**作業一覧**
[1] 文書抜粋から、「前方部の半分は柵の外側にあり、そこには現在、ビニール・ハウスが建っている。」で始まり「石室脇に生えている綿帽子も散り始めていて、そろそろ終わりの季節になっている。」まで続く部分を、一字も変えずに書き写してください。
[2] 文書抜粋で、筆者が「墳長 16メートル」を石の並べられた前方後円形の大きさだと判断した根拠を、1〜3文で説明してください。
[3] 文書抜粋の中で、かぎ括弧「」に囲まれている語句をすべて挙げてください。

**文書抜粋**
□ □ □

Wikipediaでは解明されていないのだが、「墳長 16メートル」というのはGoogleマップの航空写真を計測してみると、石が並べられたインチキ前方後円形のサイズであり、石室に「墳長 34.5メートル」の前方後円墳の後円部を合わせると以下のようになった。

1図版4号墳

前方部の半分は柵の外側にあり、そこには現在、ビニール・ハウスが建っている。
前方部はここの地主と、愛知県が折り合いをつけたのだろうが、「愛知県指定史跡」の看板を出してるのに、観にくる人たちを騙しちゃマズいよね。
現在の県知事は日本文化を破壊したい人なので、こうなってるんでしょうか。

石室脇に生えている綿帽子も散り始めていて、そろそろ終わりの季節になっている。

□ □ □

**データ部**
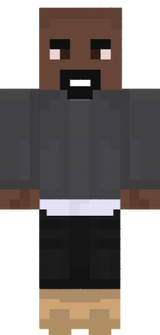 kanye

□ □ □

**作業別解答**
[1]
前方部の半分は柵の外側にあり、そこには現在、ビニール・ハウスが建っている。
前方部はここの地主と、愛知県が折り合いをつけたのだろうが、「愛知県指定史跡」の看板を出してるのに、観にくる人たちを騙しちゃマズいよね。
現在の県知事は日本文化を破壊したい人なので、こうなってるんでしょうか。

石室脇に生えている綿帽子も散り始めていて、そろそろ終わりの季節になっている。

[2] Googleマップの航空写真で計測したところ、16メートルという数値は石が並べられた前方後円形のサイズに当たったためです。

[3]
- 「墳長 16メートル」
- 「墳長 34.5メートル」
- 「愛知県指定史跡」